That is the theory of Michael Savage. Savage is the most right- wing of the right-wing talkers on the national airwaves at the moment. He is based in San Francisco, but he can be heard in the New York area on WOR in the evenings. He is a welcome change from those Karl Rove clones Hush Bimbo and Sean Vanity.
"Hush Bimbo" and "Sean Vanity" are the names Savage has pinned on Rush Limbaugh and Sean Hannity of WABC. In doing so, he has sparked a war between the members of his "Savage Nation" (slogan: "Borders, language, culture") and the so-called "Bushbots," that sizable number of gullible Americans who can be convinced that whatever policy Bush adopts is a conservative policy.
"What makes Bush a conservative?" Savage asked when I got him on the phone the other day. "On the economy, Bush has got more governmental workers than anybody before him. He's ballooned the government."

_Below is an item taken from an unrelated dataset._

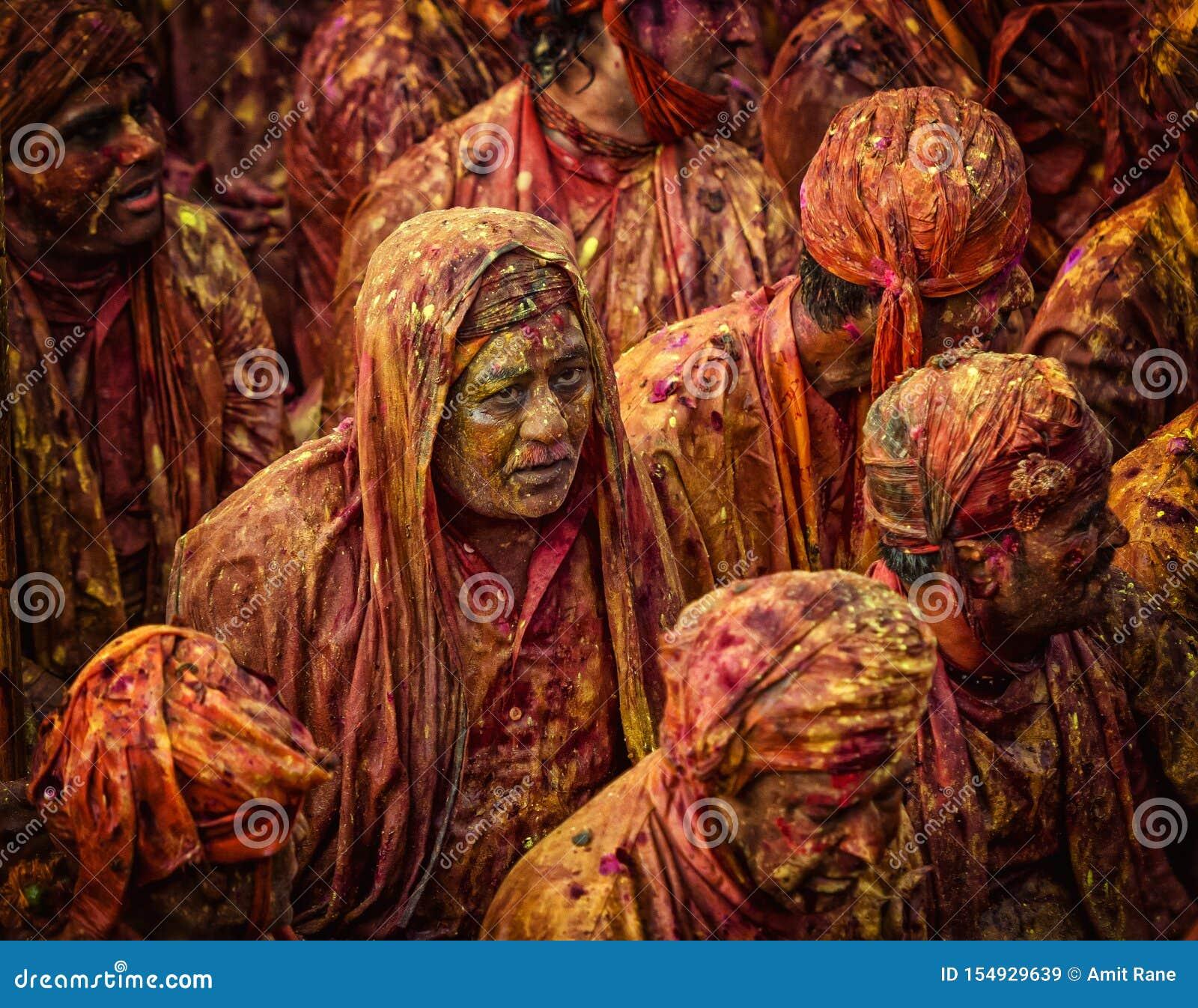 Divotee που τραγουδά Bhajans σε Samaj σε Nandgaon, Ούτα Πράτες, Ινδία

As regards the so-called "war on terror," Savage points out that you can't win a war when you're afraid even to name the enemy.
"He's never mentioned Islamofascism," said Savage.
No, he hasn't. Even the French have been more willing to defend their borders, language and culture than Bush. He's a multiculturalist and a mushy one at that. Instead of reducing the reach of Islamic fundamentalism, Bush has managed in Iraq to get 1,700 Americans killed in a war that will create yet another Islamic republic. Just yesterday we learned that the new constitution in Iraq will incorporate sharia, Islamic law.
That's why we right-wing commentators believe the Iraq war has been the biggest blunder in America military history. As for Bimbo and Vanity, if I may employ Savage's labels, they are simply too uneducated to realize that the Iraq war represents a failed liberal exercise in nation-building.
"There is no college in Rush. There is no college in Hannity," said Savage. "He's a high school dropout. It's like listening to an uneducated, unthinking man on the radio."
Savage has a Ph.D. from Berkeley in epidemiology, an extremely challenging field. That makes him a bit overqualified for the verbal pro- wrestling matches that make up talk radio. But it also makes him interesting.
... Savage hears a lot from people who say that any criticism of Bush is a mark of disloyalty to conservatism.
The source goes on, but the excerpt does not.